Fighting Pediatric AIDS in Uganda
October 6, 2011
Deep in southwestern Uganda, nestled in a small hook of land that dips below the rest of the country into an area bordering Rwanda and Tanzania, sits Ntungamo District, a community profoundly affected by the AIDS epidemic.
It’s in Ntungamo, and 12 other districts in southwestern Uganda, that the Foundation is collaborating with the United States Agency for International Development (USAID), the government of Uganda, and other partners in an innovative HIV prevention, care, and treatment initiative called STAR-SW, “Strengthening TB and HIV/AIDS Response in the South-Western Region of Uganda.” A core focus of the program is to prevent, care, and treat HIV/AIDS with a goal to support the elimination of pediatric AIDS in southwestern Uganda.
Photo: James Pursey
STAR-SW recently celebrated its launch at a central Ntungamo health facility called Kitwe Health Clinic IV. Kitwe is emblematic of STAR-SW’s work, and of the commitment of its partners, community, and beneficiaries.
Following last week’s National Pediatric HIV/AIDS Conference in Uganda, and in celebration of STAR-SW's accomplishments so far, the Foundation’s blog will host a series of posts about the Kitwe Health Clinic IV and other area clinics, and the people that make these clinics fixtures for a community fighting AIDS. In the series, we’ll hear from different voices essential to the success of these clinics – a doctor in charge, beneficiaries of HIV services, support groups, and a HIV/AIDS counselor.
In our first post below, get a glimpse in to the everyday activities of a busy Ugandan clinic and see how these activities are contributing to a shared goal to eliminate pediatric AIDS.

(Dataset records)
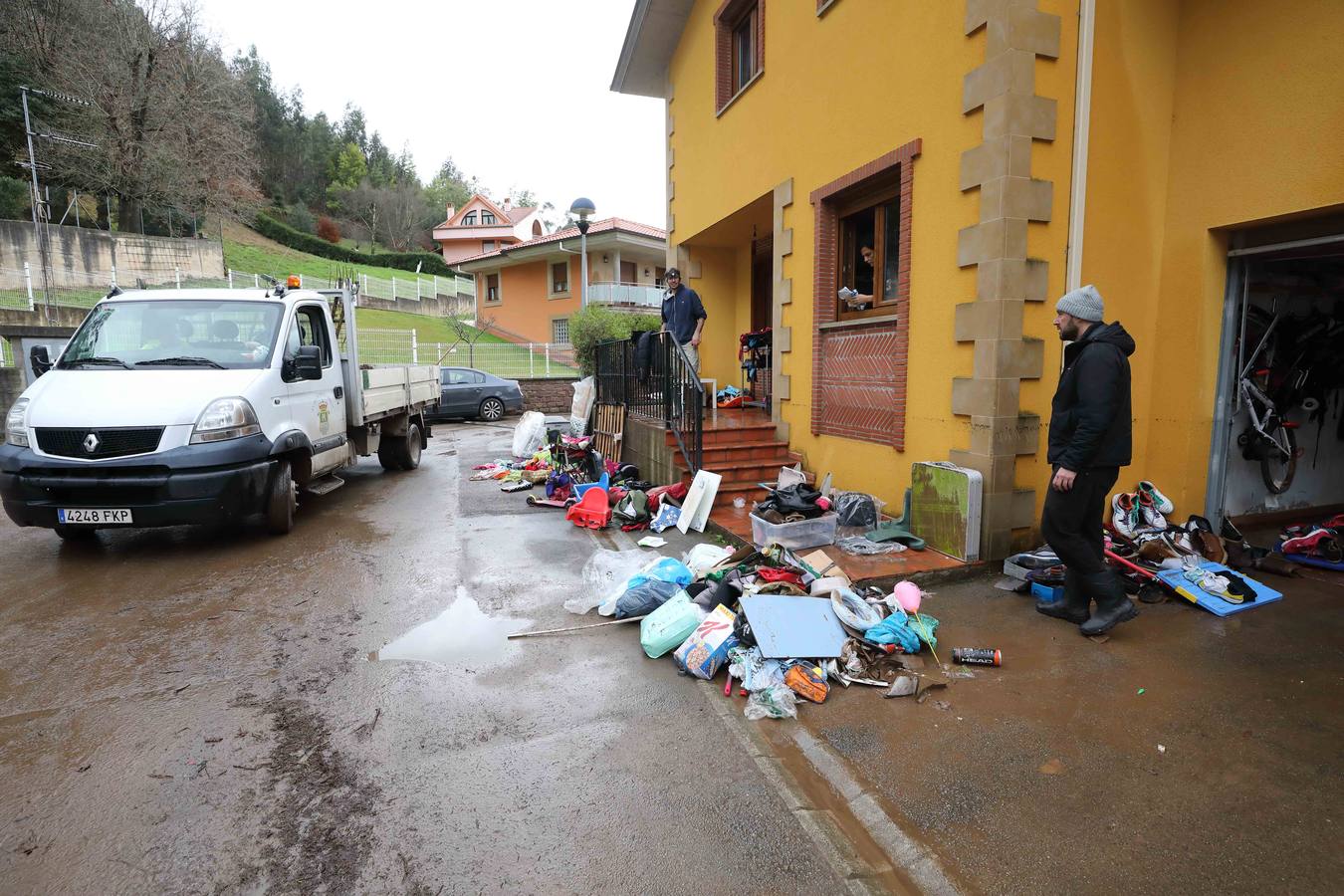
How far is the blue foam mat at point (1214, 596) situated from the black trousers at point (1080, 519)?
3.44 feet

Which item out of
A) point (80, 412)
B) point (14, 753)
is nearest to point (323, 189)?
point (80, 412)

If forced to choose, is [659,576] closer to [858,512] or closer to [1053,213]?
[858,512]

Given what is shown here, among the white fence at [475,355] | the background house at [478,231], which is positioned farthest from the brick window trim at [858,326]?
the background house at [478,231]

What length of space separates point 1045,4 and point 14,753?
744 centimetres

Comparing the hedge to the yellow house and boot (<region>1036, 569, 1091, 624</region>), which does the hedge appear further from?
boot (<region>1036, 569, 1091, 624</region>)

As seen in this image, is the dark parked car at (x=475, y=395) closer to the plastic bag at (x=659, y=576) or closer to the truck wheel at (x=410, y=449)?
the truck wheel at (x=410, y=449)

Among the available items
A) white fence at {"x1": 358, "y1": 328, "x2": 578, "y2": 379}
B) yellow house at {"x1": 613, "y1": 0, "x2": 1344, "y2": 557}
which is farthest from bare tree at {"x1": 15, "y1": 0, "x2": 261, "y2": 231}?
yellow house at {"x1": 613, "y1": 0, "x2": 1344, "y2": 557}

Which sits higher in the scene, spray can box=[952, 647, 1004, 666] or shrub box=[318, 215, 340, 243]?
shrub box=[318, 215, 340, 243]

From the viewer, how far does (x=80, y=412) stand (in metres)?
5.42

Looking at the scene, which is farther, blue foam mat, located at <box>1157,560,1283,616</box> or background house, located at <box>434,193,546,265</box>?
background house, located at <box>434,193,546,265</box>

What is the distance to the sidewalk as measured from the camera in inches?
88.6

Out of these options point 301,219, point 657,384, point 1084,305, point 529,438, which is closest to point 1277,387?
point 1084,305

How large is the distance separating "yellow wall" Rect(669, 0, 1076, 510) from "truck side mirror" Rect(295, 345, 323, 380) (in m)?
5.07

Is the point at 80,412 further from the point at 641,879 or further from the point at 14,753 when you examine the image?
the point at 641,879
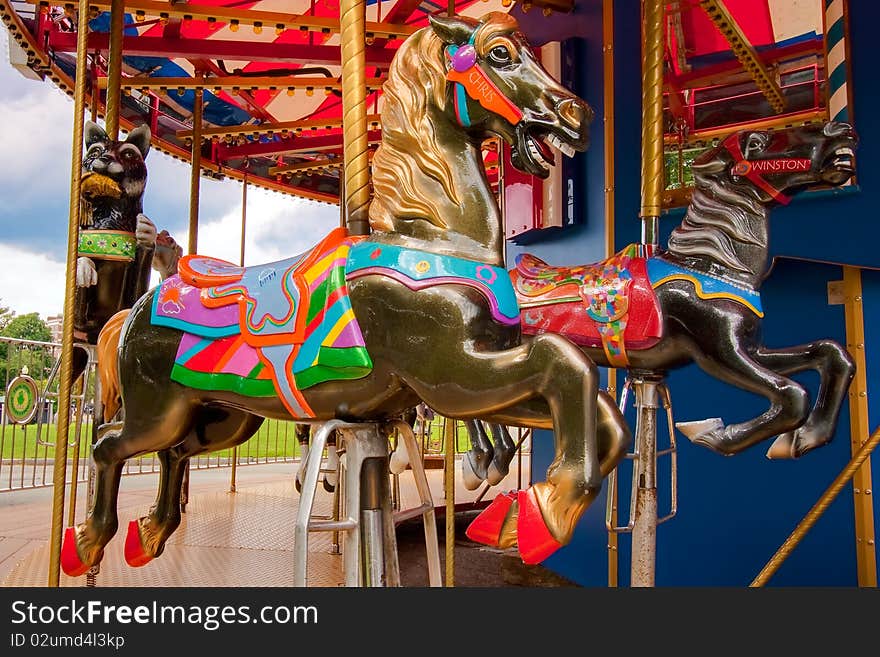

Task set:
1) Answer these questions using the Uganda pediatric AIDS post.
(a) Which two countries border the area where Ntungamo District sits?
(b) Besides Ntungamo, how many other districts in southwestern Uganda are part of the collaboration?
(c) At which health facility did STAR-SW celebrate its launch?
2) Write the next part of the Uganda pediatric AIDS post, picking up after its final sentence.

Per-task outputs:
1)
(a) Rwanda and Tanzania.
(b) 12.
(c) Kitwe Health Clinic IV.

2)
You can also click here to learn more about the STAR-SW program and our work in Uganda
Fighting Pediatric AIDS in Uganda – The Successes and Challenges to Managing a Growing Clinic
The first blog in our “Fighting Pediatric AIDS in Uganda” series comes from Dr. Dennis Kisha, the doctor in charge at Kitwe Health Clinic IV. Dr. Kisha manages the clinic’s operations, ensuring patients receive the services they need, and that the clinic is successfully supporting the Ntungamo community. Below, Dr. Kisha discusses program challenges and improvements since the initiation of the STAR-SW program.
Sanyu Nkiinzi is a Communications and Outreach Officer for the Foundation, based in Uganda.
Dr. Kisha at work. (Photo: James Pursey)
I have been the doctor in charge at the Kitwe Health Centre IV in Ntungamo district, Uganda for three months. Before this I was a medical officer in Mulago hospital, Uganda’s national referral hospital in Kampala, where I was a general practitioner specializing in gynecology and emergency surgery.
Dr. Kisha. (Photo: James Pursey)
At Kitwe, we offer a wide range of integrated health services. Our challenge is to generate community awareness about these services. To encourage involvement, we run regular clinic days and outreach workshops on specific health issues. These events are invaluable, as many people must walk long distances to visit the clinic, and when they understand all of the services we are able to provide, they are more likely to continue regular visits.
The integrated services we offer include prevention of mother-to-child transmission of HIV (PMTCT) services, HIV counseling, clinical health evaluations, CD4 count testing, HIV testing, medicine distribution, pediatric care, tuberculosis services, circumcision, and general health exams and services.
Our small staff of 32 deals with around 200 clients a day during clinic days. In total, we provide services to 230,000 in the local community – an impressive number of individuals.
Since the Elizabeth Glaser Pediatric AIDS Foundation arrived, our outreach service has vastly improved. Their involvement has enabled us to better educate the community about health issues and services we offer. Additionally, the Foundation has provided us with new medical equipment, including a CD4 testing machine that generates faster testing results, maximizing the number of people we can see and lessening the waiting time for our clients.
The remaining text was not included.